As a single-voiced example, an impersonator depends on his audience’s pre-knowledge of a celebrity’s mannerisms and foibles. (E.g., when an actor on Saturday Night Live imitates a U.S. President or candidate, the audience recognizes the candidate's pre-existing quirks and finds pleasure in the quality of their mimesis.)

As exhausting as this handout may be, it’s not exhaustive! “Genre” remains a capacious, slippery, and evolving term and concept. The purpose of these classifications is more to exercise critical thinking than to provide final answers.

For those considering graduate school, some problems inherent in “genre studies”

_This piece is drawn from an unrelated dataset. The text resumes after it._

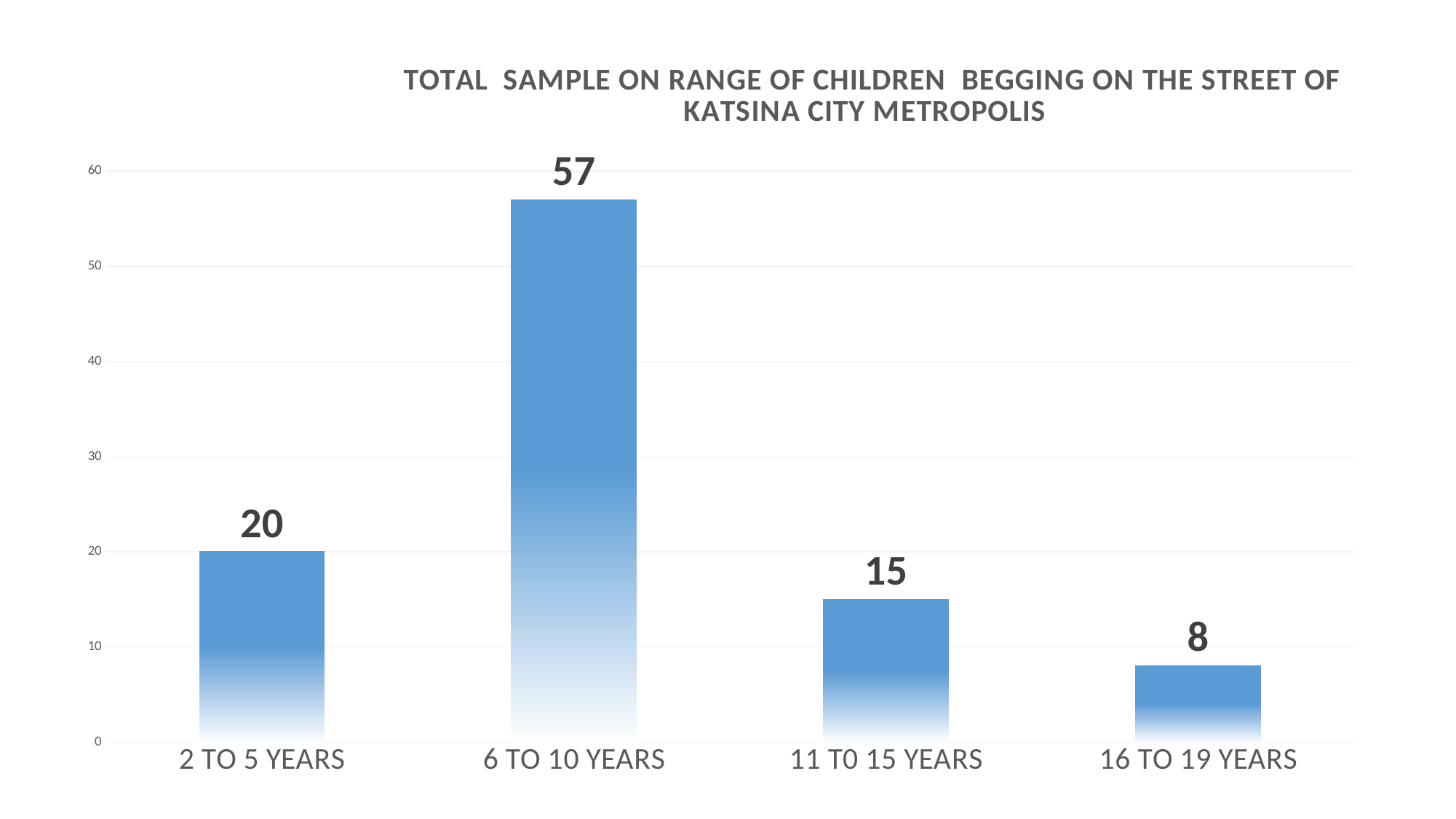
What is the difference between the values for 6 TO 10 YEARS and 2 TO 5 YEARS? 37 What is the difference between the values for 11 T0 15 YEARS and 16 TO 19 YEARS? 7 What is the title of the chart? TOTAL SAMPLE ON RANGE OF CHILDREN BEGGING ON THE STREET OF KATSINA CITY METROPOLIS How many age range categories are shown on the chart? 4 Which age range has the highest value? 6 TO 10 YEARS What is the value for the 2 TO 5 YEARS category? 20 Which age range has the lowest value? 16 TO 19 YEARS What kind of chart is shown on the slide? Bar chart Is the value for 6 TO 10 YEARS greater or less than 50? greater Which is larger, the value for 2 TO 5 YEARS or the value for 11 T0 15 YEARS? 2 TO 5 YEARS What is the value for the 16 TO 19 YEARS category? 8 What is the value for the 6 TO 10 YEARS category? 57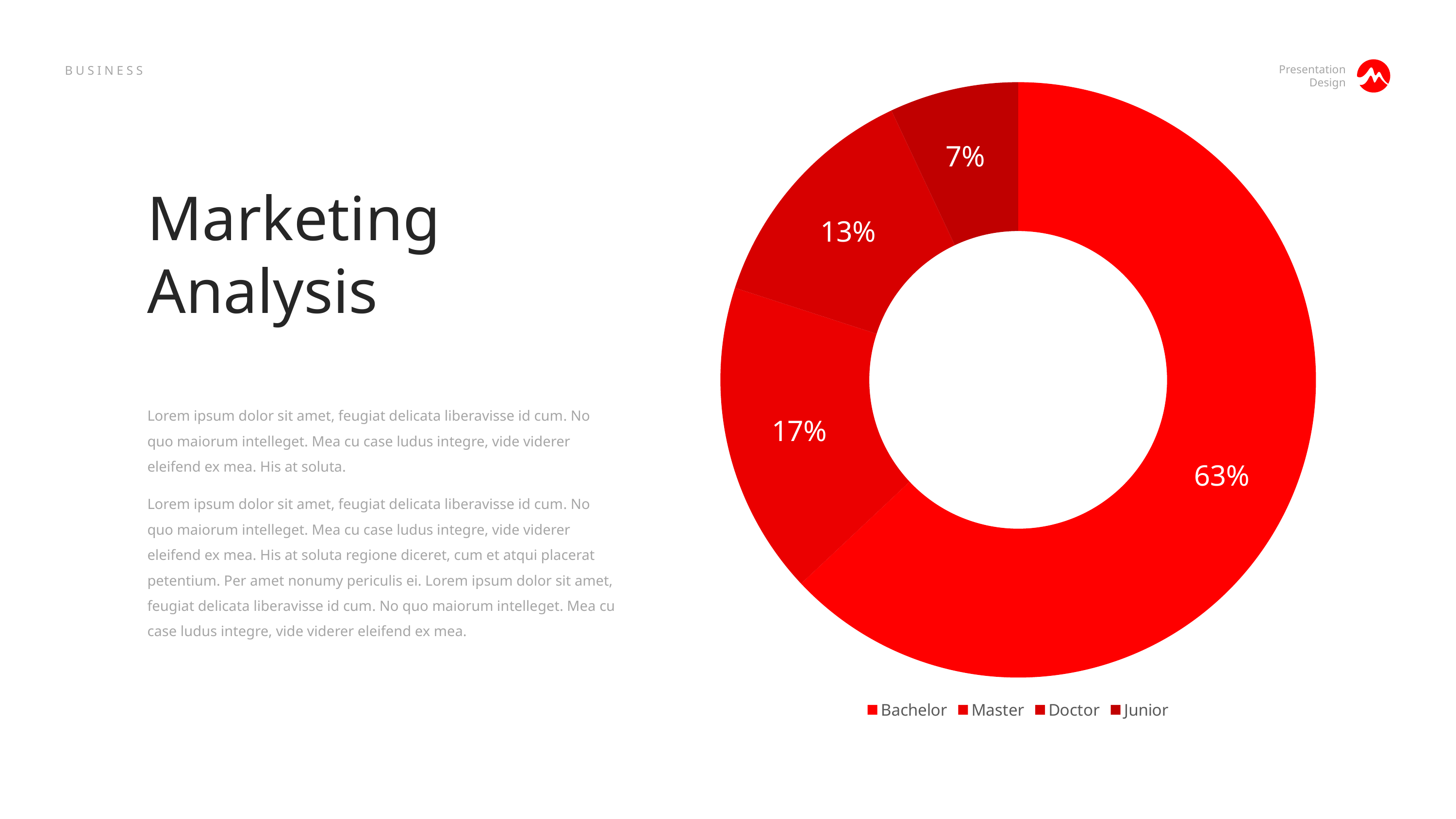
What is the combined share of Doctor and Junior? 20% How many categories does the chart show? 4 Which legend entry is listed first? Bachelor Which category has the smallest share of the chart? Junior What percentage is shown for Bachelor? 63% What percentage is shown for Doctor? 13% Which is larger, the share for Master or the share for Doctor? Master Which category has the largest share of the chart? Bachelor What percentage is shown for Master? 17% What kind of chart is shown on the slide? Doughnut chart What percentage is shown for Junior? 7% What is the difference in percentage points between Bachelor and Master? 46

Genre courses” like “Tragedy,” “Comedy,” “Introduction to Fiction (or Poetry or Drama),” or “Film as Literature” tend to be popular mainstays in college curricula, but genre scholarship as such has a lackluster reputation. Why?

  • Genres may be regarded as elementary knowledge.
     

  • Genres impinge on so many other subjects that findings may evade reduction or specification.
     

  • Any attempt at finality in describing a genre may ascribe an artificial purity or purity to an evolving entity.

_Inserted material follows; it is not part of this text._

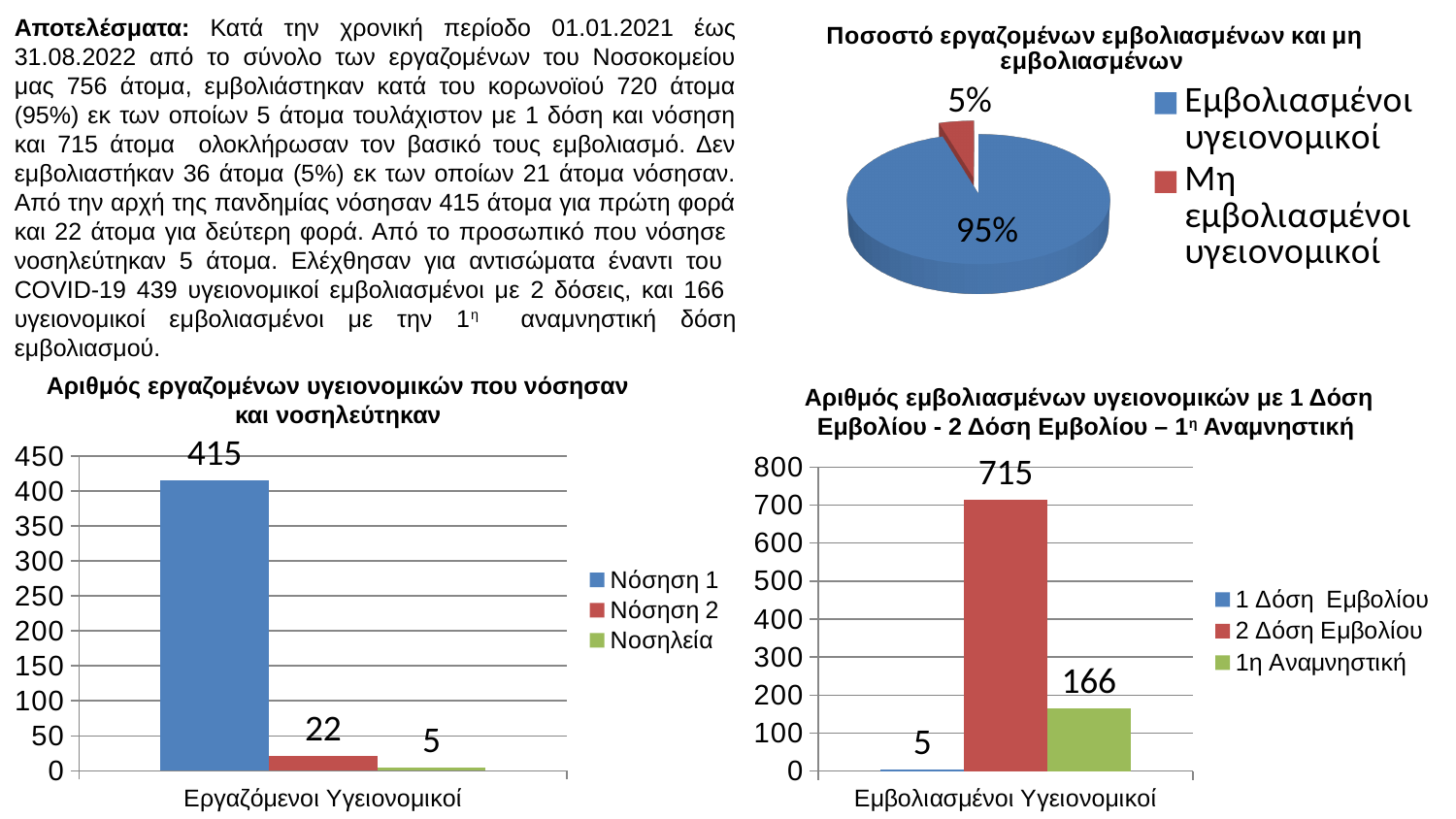
In the bottom-right chart 'Αριθμός εμβολιασμένων υγειονομικών με 1 Δόση Εμβολίου - 2 Δόση Εμβολίου – 1η Αναμνηστική', which series has the highest value? 2 Δόση Εμβολίου How many series does the legend of the bottom-left chart 'Αριθμός εργαζομένων υγειονομικών που νόσησαν και νοσηλεύτηκαν' list? 3 In the bottom-left chart 'Αριθμός εργαζομένων υγειονομικών που νόσησαν και νοσηλεύτηκαν', what is the difference between 'Νόσηση 1' and 'Νόσηση 2'? 393 In the bottom-left chart 'Αριθμός εργαζομένων υγειονομικών που νόσησαν και νοσηλεύτηκαν', what is the value for 'Νόσηση 1'? 415 In the pie chart 'Ποσοστό εργαζομένων εμβολιασμένων και μη εμβολιασμένων', what share is shown for 'Μη εμβολιασμένοι υγειονομικοί'? 5% What kind of chart is the bottom-right chart 'Αριθμός εμβολιασμένων υγειονομικών με 1 Δόση Εμβολίου - 2 Δόση Εμβολίου – 1η Αναμνηστική'? bar chart In the bottom-left chart 'Αριθμός εργαζομένων υγειονομικών που νόσησαν και νοσηλεύτηκαν', what is the value for 'Νόσηση 2'? 22 In the bottom-right chart 'Αριθμός εμβολιασμένων υγειονομικών με 1 Δόση Εμβολίου - 2 Δόση Εμβολίου – 1η Αναμνηστική', what is the value for '1η Αναμνηστική'? 166 In the bottom-right chart 'Αριθμός εμβολιασμένων υγειονομικών με 1 Δόση Εμβολίου - 2 Δόση Εμβολίου – 1η Αναμνηστική', what is the value for '2 Δόση Εμβολίου'? 715 In the pie chart 'Ποσοστό εργαζομένων εμβολιασμένων και μη εμβολιασμένων', what share is shown for 'Εμβολιασμένοι υγειονομικοί'? 95% In the bottom-left chart 'Αριθμός εργαζομένων υγειονομικών που νόσησαν και νοσηλεύτηκαν', which series has the lowest value? Νοσηλεία What kind of chart is the top-right chart 'Ποσοστό εργαζομένων εμβολιασμένων και μη εμβολιασμένων'? pie chart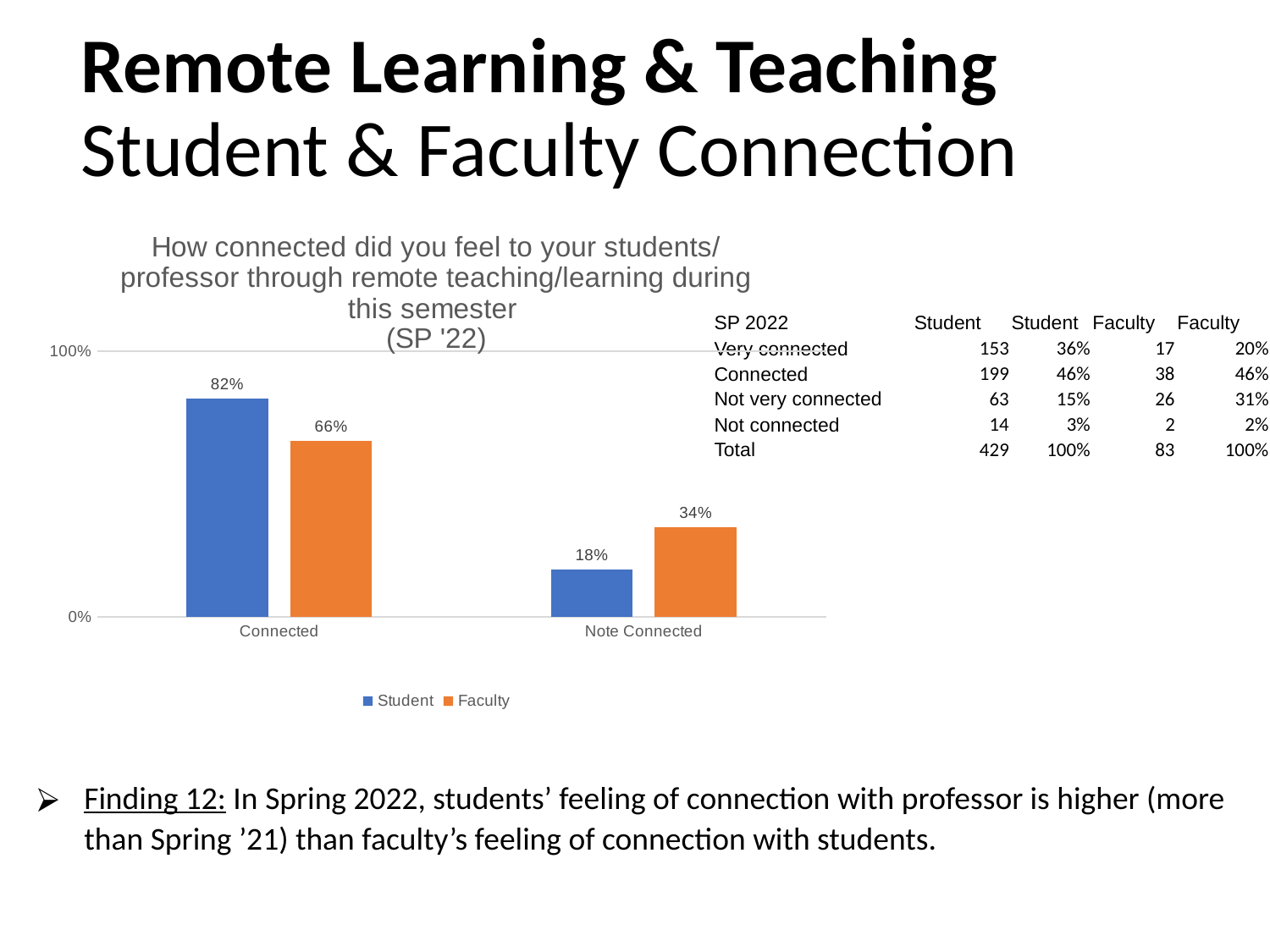
What is the Faculty value for the Note Connected category? 34% What is the difference between the Faculty and Student values for the Note Connected category? 16% What is the Student value for the Note Connected category? 18% Which bar in the chart has the lowest value? Student, Note Connected (18%) What is the Faculty value for the Connected category? 66% Which series has the higher value in the Connected category, Student or Faculty? Student What is the Student value for the Connected category? 82% Which bar in the chart has the highest value? Student, Connected (82%) Which series has the higher value in the Note Connected category, Student or Faculty? Faculty What type of chart is shown on the slide? Bar chart How many series does the legend list? 2 What is the difference between the Student and Faculty values for the Connected category? 16%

  Consequently, genre-discussion often serves as background knowledge or to start discussions on backgrounds that led to subtler or more ambitious subjects.

Every work of literature involves at least one subject genre, one formal genre, & one narrative genre.

*A stand-up comedian’s monologue is “single-voiced” in representation and “comic” in terms of narrative (by attempting to conclude on a big audience-uniting laugh.)

  • Subject / Audience: dating, politics, romance, domestic, social classes—topics may vary with audience or venue.
  • Form: single-voiced (one person talking to audience, w/ variations like enactments of dialogues or exchanges with audience)
  • Narrative: “comic” through impersonations (false identity), put-downs (deflation, restoration of order), conclusion on big audience-uniting laugh.

*The novel The Scarlet Letter

  • Subject: social and ethical issues; human relations between individuals and their community; Puritanism and the American past, etc.
  • Form: narrator (voice describing setting, characters, and action) + two or more characters in dialogue (Hester, Dimmesdale, and Pearl in conversation with each other).
  • Narrative: romance (as when Hester transcends her complications by becoming an “angel” at the end) shaded by tragedy (as in Dimmesdale’s fall through his own faults and errors).